Neusprech ist die Vereinfachung der Sprache, die Reduktion auf das Wesentliche, um sie auf ihre reine Funktion zu reduzieren. So werden z. B. das Ministerium für Wahrheit und das Ministerium für Liebe in Neusprech zu Minitrue und Miniluv. Man denke nur an die Komplexität des Austritts Großbritanniens aus der Europäischen Union, die in den Begriff Brexit gezwängt wird.

Ein weiterer Aspekt dieser Sprachmanipulation ist das Konzept der Doppeldeutigkeit, bei dem Wörter verwendet werden, um ihre eigentliche Bedeutung zu verschleiern, und sich in Wirklichkeit auf ihr genaues Gegenteil beziehen. So befasst sich beispielsweise das Ministerium für Überfluss mit der Lebensmittelknappheit und das Ministerium für Liebe ist der Ort, an dem die Partei Gewalt und Folter einsetzt, um Geständnisse zu erpressen. Denken Sie an unser eigenes Ministerium für Arbeit und Renten, das einen großen Teil seiner Zeit mit Arbeitslosigkeit und der Aushöhlung von Rentenansprüchen verbringt. Oder Begriffe wie „Rationalisierung“ und „Produktivitätssteigerung“ – die in der Regel gleichbedeutend sind mit der Entlassung von Menschen.

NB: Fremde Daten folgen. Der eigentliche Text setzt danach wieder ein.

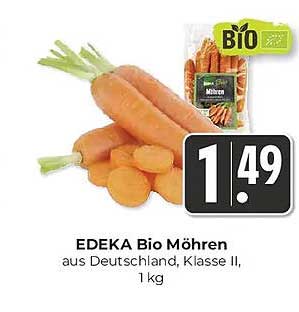 EDEKA Bio Möhren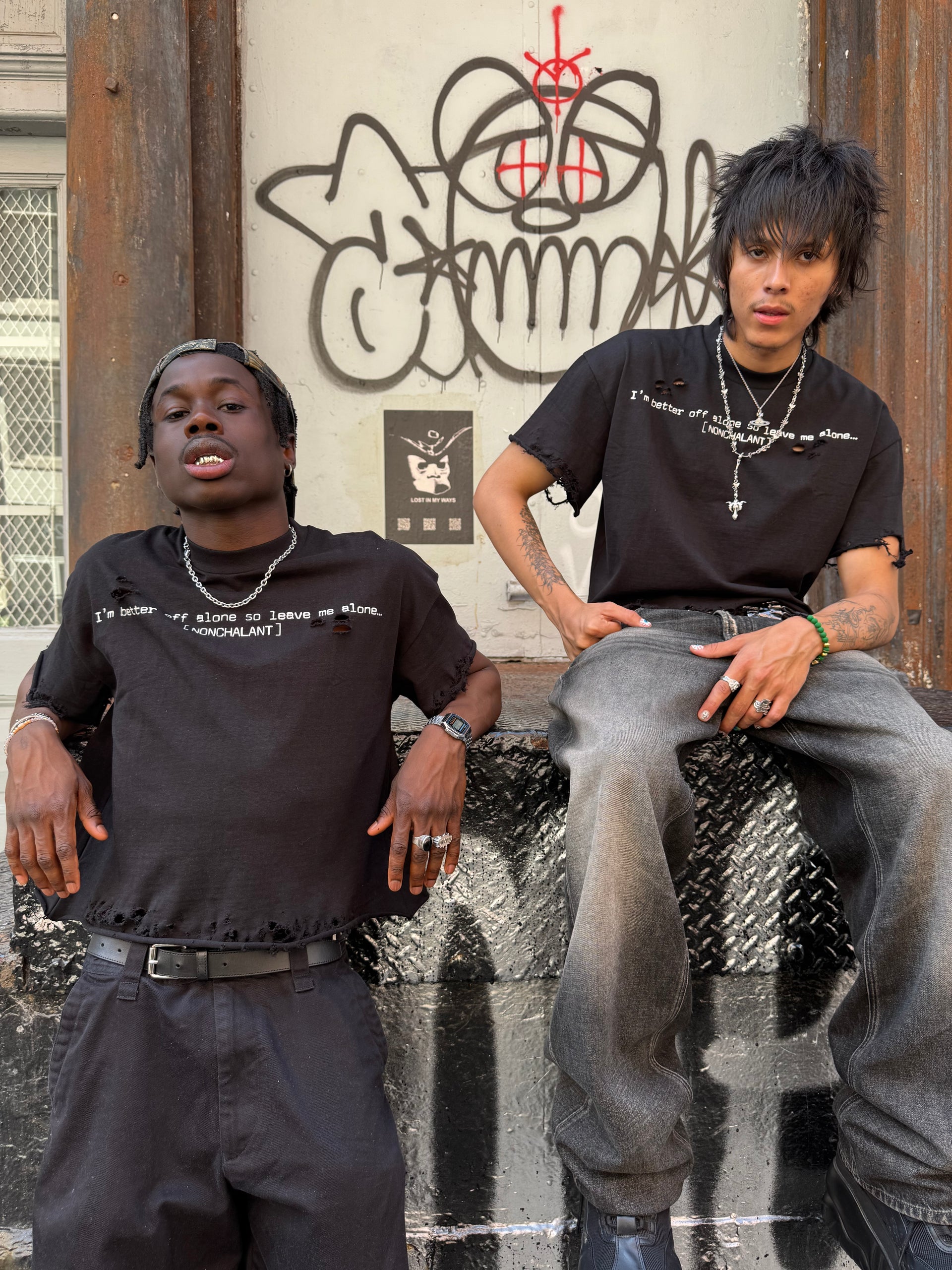 NCHLT Better off alone "BOA" TEE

In diesem Sinne suggeriert der durchgesickerte Brief, dass die Anti-Brexiteers in der konservativen Partei „ihren Verstand klären“ müssen – und ein besonders orwellscher Sprachgebrauch erklärt: „Wenn wir denen entgegentreten wollen, die dieses Ziel vereiteln wollen, gibt es Möglichkeiten, Ihre Entschlossenheit zu unterstreichen.“

Orwell ist nach dem Erfolg von Nineteen Eighty-Four zu einem Synonym für etwas Unheimliches in der Politik geworden. 1000 words via

Diese Verwendung der Sprache, um eine unbestimmte Bedrohung zu erzeugen, ist genau die Art von Dingen, die bei Orwell Anklang gefunden haben könnten.

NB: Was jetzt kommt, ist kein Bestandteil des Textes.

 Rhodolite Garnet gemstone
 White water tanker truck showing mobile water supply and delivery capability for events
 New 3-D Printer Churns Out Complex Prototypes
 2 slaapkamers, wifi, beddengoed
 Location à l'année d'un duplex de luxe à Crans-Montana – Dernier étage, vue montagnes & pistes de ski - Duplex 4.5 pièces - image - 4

Politik und die englische Sprache

Vielleicht besteht eine der Ironien der Verwendung von Schriftstellernamen als Adjektive darin, dass sie mit genau den Dingen behaftet werden, vor denen sie uns gewarnt haben. Dickensianisch zum Beispiel ist zum Synonym für die schlimmsten Aspekte der klassengeprägten viktorianischen Gesellschaft geworden, während kafkaesk für die entmenschlichenden Auswirkungen der Begegnung des Einzelnen mit der unflexiblen Staatsbürokratie steht.

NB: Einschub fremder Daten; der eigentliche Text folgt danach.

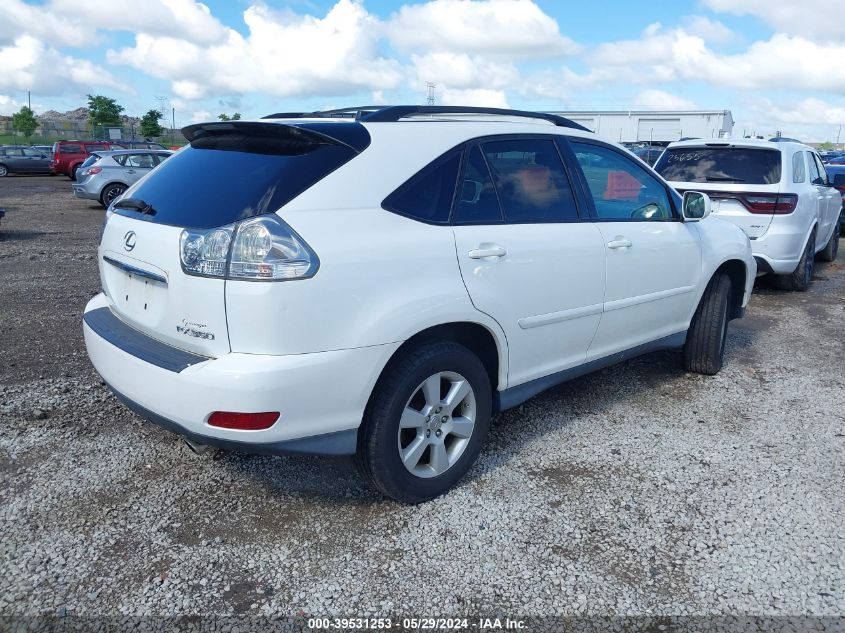 2007 Lexus Rx 350 VIN: 2T2HK31U57C037167 Lot: 39531253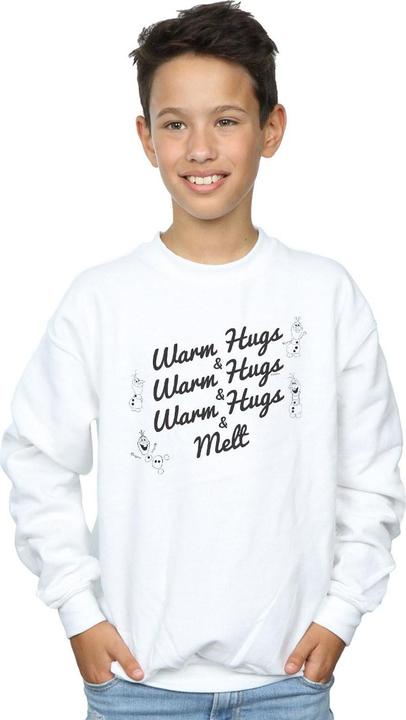 Image du produit Disney - Sweat FROZEN OLAF WARM HUGS AND MELT - Garçon (116)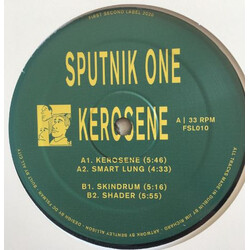 Sputnik One Kerosene USED VINYL 12INCH EP SINGLE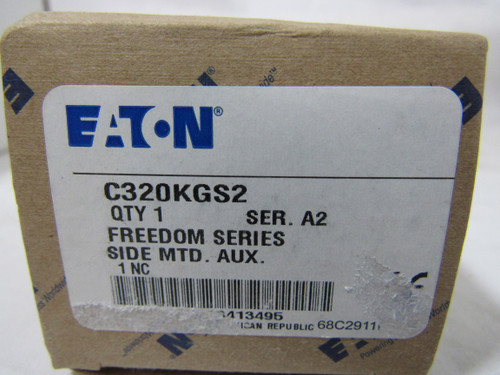 Cutler-Hammer C320KGS2 Auxiliary Contact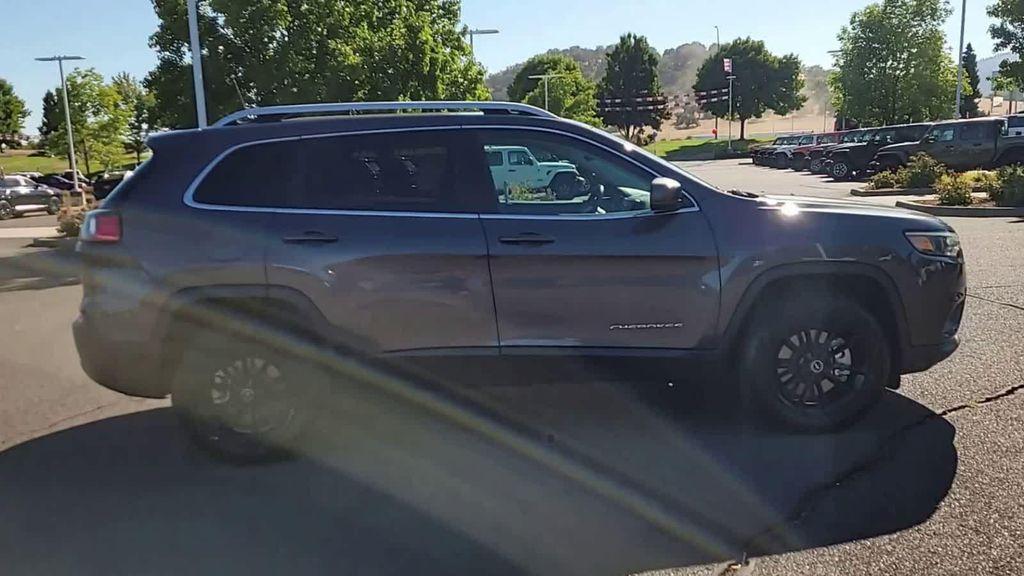 used 2020 Jeep Cherokee car, priced at $23,998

Orwells Name wird für immer mit Totalitarismus und der Manipulation der Sprache zur Aufrechterhaltung der staatlichen Kontrolle verbunden sein. Das ist besonders ironisch, wenn man bedenkt, dass er sich in einem Essay von 1946 – Politics and the English Language – für eine klare Sprache im politischen Diskurs einsetzte. Seine Regeln für das Schreiben enthalten Ratschläge, die für alle Schriftsteller und öffentlichen Kommentatoren von unschätzbarem Wert sind. Zum Beispiel: „Verwende niemals ein langes Wort, wenn ein kurzes ausreicht“, „Wenn es möglich ist, ein Wort zu streichen, dann streiche es immer“, und „Brich lieber eine dieser Regeln, als etwas ganz und gar Unmenschliches zu sagen.“

Ich frage mich, ob Johnson ein Exemplar hat?